I finally use ps and kill -9 and eventually get it killed off. Stupid thing.

I don’t understand why anybody would want to use RedHat Enterprise Linux in an enterprise. It seems more suited to a hobbyist system at home. From reading some forums, it seems there are quite a few people out there using Debian for enterprise systems for similar reasons.

So now, maybe I’ll have the chance to actually try Scalix.

(BTW, our intern got Zimbra installed on Debian just fine, so that’s a plus for it.)

Multipath is working

Yesterday, we got multipath working with our HP MSA1500cs SAN. We have a fully redundant setup with redundant controllers, fibre channel switches, and two FC controllers per host.

We had been having a lot of trouble getting things to work right with active/passive controllers. We could get failover to work in some cases, but getting everything to communicate correctly in the event of a failure was difficult, since every machine would have to flip over to the passive controller simultaneously.

With a firmware upgrade, the MSA 1500cs can support active/active controllers. With the dual-active setup, both controllers are active simultaneously and both are valid paths.

Despite HP support’s indications to the contrary, HP does have information on using built-in multipathd in Linux instead of their proprietary multipath solution. It’s document c00635587, part AA-RW8RA-TE.

We’ve configured multipathd.conf like this:

      path_grouping_policy  multibus
      path_checker              tur
      failback                  immediate
      no_path_retry             60
      path_selector             "round-robin 0"

Just put that in your default block and it should work.

Announcing hpodder

Today I’m finally announcing hpodder.

I’ve been trying different podcatchers in Linux, and have been generally unhappy. ipodder looked nice at first, but turned out to be horribly buggy.

bashpodder/podracer looked like a nice idea.
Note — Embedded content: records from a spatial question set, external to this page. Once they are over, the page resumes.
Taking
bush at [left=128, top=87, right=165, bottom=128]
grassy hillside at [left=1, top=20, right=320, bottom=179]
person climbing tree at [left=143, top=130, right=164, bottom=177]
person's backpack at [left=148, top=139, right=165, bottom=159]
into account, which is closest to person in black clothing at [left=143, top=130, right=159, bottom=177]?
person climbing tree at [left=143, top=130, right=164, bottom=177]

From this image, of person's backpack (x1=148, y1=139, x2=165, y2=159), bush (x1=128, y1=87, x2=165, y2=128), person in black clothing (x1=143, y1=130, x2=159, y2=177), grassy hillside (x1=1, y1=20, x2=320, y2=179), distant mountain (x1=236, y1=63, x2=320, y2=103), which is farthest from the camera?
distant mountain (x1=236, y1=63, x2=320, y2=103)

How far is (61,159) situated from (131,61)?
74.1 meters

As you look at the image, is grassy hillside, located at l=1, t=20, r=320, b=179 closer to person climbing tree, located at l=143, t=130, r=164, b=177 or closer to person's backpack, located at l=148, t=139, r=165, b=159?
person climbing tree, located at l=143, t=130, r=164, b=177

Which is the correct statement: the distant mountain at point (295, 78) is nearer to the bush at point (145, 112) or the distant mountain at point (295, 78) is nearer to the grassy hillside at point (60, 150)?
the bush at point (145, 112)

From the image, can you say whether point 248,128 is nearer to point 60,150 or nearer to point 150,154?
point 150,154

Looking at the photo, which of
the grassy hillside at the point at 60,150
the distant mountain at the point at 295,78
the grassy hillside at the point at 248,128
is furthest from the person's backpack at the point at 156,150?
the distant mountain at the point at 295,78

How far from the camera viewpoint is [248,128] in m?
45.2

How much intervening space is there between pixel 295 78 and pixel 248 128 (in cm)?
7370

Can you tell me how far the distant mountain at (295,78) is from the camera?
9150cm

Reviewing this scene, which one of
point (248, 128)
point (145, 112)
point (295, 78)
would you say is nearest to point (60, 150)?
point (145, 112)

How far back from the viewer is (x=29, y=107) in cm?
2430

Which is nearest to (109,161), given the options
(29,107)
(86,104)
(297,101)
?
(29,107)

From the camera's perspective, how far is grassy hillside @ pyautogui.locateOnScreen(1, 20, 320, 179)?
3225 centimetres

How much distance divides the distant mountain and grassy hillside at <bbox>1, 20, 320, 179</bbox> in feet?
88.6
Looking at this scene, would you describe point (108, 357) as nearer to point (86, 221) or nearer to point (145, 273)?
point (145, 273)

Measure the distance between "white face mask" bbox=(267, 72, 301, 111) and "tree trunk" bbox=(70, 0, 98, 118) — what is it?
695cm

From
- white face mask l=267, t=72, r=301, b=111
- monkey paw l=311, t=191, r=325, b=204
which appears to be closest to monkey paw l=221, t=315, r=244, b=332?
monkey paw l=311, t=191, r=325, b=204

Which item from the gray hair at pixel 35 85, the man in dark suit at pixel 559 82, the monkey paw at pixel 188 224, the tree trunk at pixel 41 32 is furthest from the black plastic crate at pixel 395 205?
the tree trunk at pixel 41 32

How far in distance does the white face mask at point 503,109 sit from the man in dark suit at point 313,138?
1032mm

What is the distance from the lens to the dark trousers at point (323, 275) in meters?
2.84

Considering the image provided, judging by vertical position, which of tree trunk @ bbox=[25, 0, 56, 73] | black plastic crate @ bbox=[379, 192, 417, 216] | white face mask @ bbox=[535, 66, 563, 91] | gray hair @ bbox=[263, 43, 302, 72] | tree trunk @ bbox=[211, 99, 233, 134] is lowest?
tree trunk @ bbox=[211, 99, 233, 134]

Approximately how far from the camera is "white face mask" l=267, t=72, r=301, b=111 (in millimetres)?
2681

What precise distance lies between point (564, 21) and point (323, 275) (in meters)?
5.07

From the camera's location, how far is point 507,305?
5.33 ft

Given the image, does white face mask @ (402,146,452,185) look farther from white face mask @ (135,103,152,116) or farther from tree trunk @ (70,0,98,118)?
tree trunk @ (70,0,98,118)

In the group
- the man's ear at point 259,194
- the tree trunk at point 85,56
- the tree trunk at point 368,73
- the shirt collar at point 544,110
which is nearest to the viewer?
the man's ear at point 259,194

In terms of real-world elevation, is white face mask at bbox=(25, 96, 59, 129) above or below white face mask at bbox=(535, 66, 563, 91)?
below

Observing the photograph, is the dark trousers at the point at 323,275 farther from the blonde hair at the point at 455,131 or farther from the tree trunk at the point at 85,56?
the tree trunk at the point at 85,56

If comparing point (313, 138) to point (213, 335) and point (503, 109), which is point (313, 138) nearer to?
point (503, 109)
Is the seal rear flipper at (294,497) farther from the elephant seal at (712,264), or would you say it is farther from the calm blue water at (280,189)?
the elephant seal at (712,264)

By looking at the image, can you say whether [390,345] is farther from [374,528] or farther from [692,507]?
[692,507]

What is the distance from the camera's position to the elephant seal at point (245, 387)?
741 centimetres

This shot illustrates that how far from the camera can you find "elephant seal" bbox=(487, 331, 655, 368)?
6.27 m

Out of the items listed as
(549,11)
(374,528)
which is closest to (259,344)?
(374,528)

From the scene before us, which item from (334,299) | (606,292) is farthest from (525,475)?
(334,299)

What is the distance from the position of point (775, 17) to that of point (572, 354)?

However, it didn’t have enough flexibility for me, its XML parser has some well-known failures (it’s not a real XML parser, after all), etc.

So I wrote hpodder. hpodder is a command-line podcast downloader for Linux. It features:

  • Extensive manual (installed as manpage, or you can view the PDF versoin). Documents all command-line options, the config file, a quick start, plus some basic information about the internal database
  • Database of seen URLs (in Sqlite3) — for use both for downloads and when processing feeds
  • Graceful handling of Ctrl-C, shutdowns, network troubles, etc — including ability to resume downloads later, plus the ability to detect servers that don’t handle download resuming properly (libsyn)
  • Automatic setting of ID3 tags based on the episode title and podcast title from the podcast’s feed (as iTunes does) — dramatically helps with viewing of all sorts of podcasts on the iPod and your PC
  • Support for download rate limits, progress bars, etc. via Curl
  • Seems to be stable for me
  • Command-line tools to: add new podcasts, remove podcasts, update podcast feed URLs, scan podcast feeds, list known podcasts & status, list known episodes & status, alter episode status (mark for downloading or not), “catch up” podcasts, etc.
  • Automatic retry of downloads that failed due to transient errors

You can download a source tarball, or apt-get install hpodder if you run Debian sid.

hpodder is written in Haskell, and calls the curl and id3v2 binaries. It uses the Sqlite3 library and my HDBC database interface for Haskell.

But you’d never need to know or care about that unless you’re a programmer.

In future hpodder versions, I intend to improve the download status display, add last-seen date tracking, and add multithreaded downloading.